## BEGIN Text to read
To analyze the resistance to plastic deformations of the VTAO and BBTM mixtures, The cyclic triaxial confined test based on UNE-EN 12697-25 (part B) standard (17) was conducted on cylindrical specimens with a diameter of 101.6 mm and height of 63 mm (Figure 3B). These specimens (compacted by applying 50 blows per side with a Marshall standard hammer) were tested using a 120 kPa constant confinement stress (in order to simulate the generated stress due to the presence of an existing mass around the loading zone), and a 300 kPa cyclic axial load with a frequency of 3 Hz (which simulates the stresses generated by traffic). The triaxial tests were carried out at 40 ° C, applying 10,000 load cycles.

2.2.3. Cracking resistance and interlayers adhesivenessTOP

The UGR-FACT (University of Granada – Fatigue Asphalt Cracking Test) method was used to examine the combined action of the traffic loads and thermal gradients on the fatigue cracking resistance and interlayer adhesiveness of the mixtures studied (18-20). This test method simulates the efforts that lead to the failure of an asphalt pavement (Figure 3C). The test device consists of a base (Figure 4a), two supports where the specimen is fixed (Figure 4b), and a load application plate (Figure 4c). The base has a platform that is composed of two sloping surfaces with two rails that allow for the sliding of the supports, and two vertical spindles that are used to measure vertical deformations in the upper part of the test specimen (Figure 4d). The two supports are composed of a carriage that is adapted to the shape of the rail at the base (leading to effective load transmission), and a support plate (to which the test specimen is attached with epoxy resin) where the horizontal deformation gauges (LVDT) are located (Figure 4e). Furthermore, under these support plates, two elastic elements are placed in order to allow for the flexion of the specimen (Figure 4f) and a spring that simulates the foundation layers (Figure 4g). The distance between the supports can vary according to the type of deterioration that needs to be reproduced (e.g. a crack, pre-crack, dilatation joint, pothole, etc.). Finally, the load application plate is composed of a piece of steel that is thick enough to prevent deformations during the load application (thus avoiding differential errors due to its own deformation) whilst providing a flat surface for the vertical deformation gauges (Figure 4e).
## END Text to read
## BEGIN Information supplied
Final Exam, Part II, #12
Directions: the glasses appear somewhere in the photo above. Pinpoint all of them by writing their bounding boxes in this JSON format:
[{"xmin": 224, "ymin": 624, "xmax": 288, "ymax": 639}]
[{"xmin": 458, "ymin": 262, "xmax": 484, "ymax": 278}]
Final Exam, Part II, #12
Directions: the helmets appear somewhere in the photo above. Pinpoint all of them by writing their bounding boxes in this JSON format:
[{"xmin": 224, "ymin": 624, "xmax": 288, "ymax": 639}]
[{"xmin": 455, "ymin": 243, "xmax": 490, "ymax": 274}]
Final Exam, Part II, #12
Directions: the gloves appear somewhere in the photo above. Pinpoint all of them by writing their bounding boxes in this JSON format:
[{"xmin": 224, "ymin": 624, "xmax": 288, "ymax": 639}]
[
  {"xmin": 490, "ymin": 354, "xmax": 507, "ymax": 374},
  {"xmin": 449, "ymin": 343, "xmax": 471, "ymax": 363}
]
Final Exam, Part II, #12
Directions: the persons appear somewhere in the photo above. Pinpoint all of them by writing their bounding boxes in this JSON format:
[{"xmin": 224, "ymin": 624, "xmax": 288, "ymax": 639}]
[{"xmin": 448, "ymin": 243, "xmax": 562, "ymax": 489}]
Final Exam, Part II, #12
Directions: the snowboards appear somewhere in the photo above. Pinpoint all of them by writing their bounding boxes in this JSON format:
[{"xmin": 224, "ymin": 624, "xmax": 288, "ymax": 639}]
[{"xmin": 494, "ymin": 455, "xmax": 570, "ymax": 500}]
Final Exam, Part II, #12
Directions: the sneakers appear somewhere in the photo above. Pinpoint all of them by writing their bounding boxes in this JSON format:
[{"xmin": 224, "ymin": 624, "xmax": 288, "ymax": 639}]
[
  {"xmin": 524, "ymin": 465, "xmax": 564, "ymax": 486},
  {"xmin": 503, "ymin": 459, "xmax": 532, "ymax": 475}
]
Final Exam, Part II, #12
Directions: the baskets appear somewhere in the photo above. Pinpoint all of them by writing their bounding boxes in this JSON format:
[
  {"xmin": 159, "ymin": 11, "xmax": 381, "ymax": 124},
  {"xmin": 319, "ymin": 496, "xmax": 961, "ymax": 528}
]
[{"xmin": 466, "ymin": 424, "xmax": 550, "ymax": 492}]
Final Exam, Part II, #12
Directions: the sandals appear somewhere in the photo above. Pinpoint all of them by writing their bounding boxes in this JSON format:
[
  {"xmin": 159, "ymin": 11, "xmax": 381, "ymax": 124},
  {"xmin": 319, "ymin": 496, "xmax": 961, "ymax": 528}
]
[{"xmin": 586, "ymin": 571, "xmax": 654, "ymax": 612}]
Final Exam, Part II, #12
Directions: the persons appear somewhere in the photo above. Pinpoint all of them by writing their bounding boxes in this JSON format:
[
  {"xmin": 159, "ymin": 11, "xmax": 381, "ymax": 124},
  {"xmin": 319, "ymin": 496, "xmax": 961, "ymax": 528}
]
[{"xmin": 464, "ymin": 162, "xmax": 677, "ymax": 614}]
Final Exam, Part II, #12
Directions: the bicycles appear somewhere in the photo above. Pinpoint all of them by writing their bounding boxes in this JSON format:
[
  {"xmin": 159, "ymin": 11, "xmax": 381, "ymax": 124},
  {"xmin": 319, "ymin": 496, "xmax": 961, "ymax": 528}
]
## END Information supplied
Exercise task A -
Answer these questions on the asphalt mixture testing text:
(i) What constant confinement stress was applied in the cyclic triaxial test?
(ii) What does the spring placed under the support plates of the UGR-FACT device simulate?
(iii) What material is the load application plate made of?
Exercise task B - Write the next paragraph of the asphalt mixture testing text, starting after its final sentence.

Answer A -
(i) 120 kPa
(ii) The foundation layers
(iii) Steel

Answer B -
Figure 4. UGR-FACT test device.


Thus, the UGR-FACT method is capable of evaluating both the mechanical performance and interlayer adhesiveness of asphalt layers, using various specimens that simulate pavement structures. For this purpose, specimens (with a dimension of 300 × 300 × 90 mm) composed of a 70 mm AC 32 mixture base layer and a 20 mm VTAOM surface layer (bonded with 2 kg/m2 of emulsion) were manufactured using a vibratory compactor. Following the manufacture of these samples, they were sawed into smaller prismatic specimens (with dimensions of 220 × 60 × 90 mm) that were used for testing with the UGR-FACT method. Other specimens composed of a 70 mm AC32 base layer and a 35 mm BBTM 11B surface layer were manufactured using a similar procedure, but with a dosage of emulsion equal to 0.6 kg/m2 to ensure the adherence between layers. Finally, the 300 × 300 × 105 mm compacted specimens were sawed into smaller specimens of 220 × 60 × 105 mm for testing with the UGR-FACT method.

The fatigue cracking resistance of these specimens was evaluated using the UGR-FACT test at three different temperatures of 10, 20 and 30 °C. In addition, to assess the influence of traffic loading, these tests were carried out at two different levels of traffic — 335 and 500 kPa — to simulate medium and high stress levels respectively. Similarly, a frequency of 5 Hz was used to simulate heavy traffic conditions at 80-100 km/h. In order to obtain a representative profile of the mechanical response of the studied asphaltic layers, for each type of mixture, temperature, and load conditions used, three specimens were tested.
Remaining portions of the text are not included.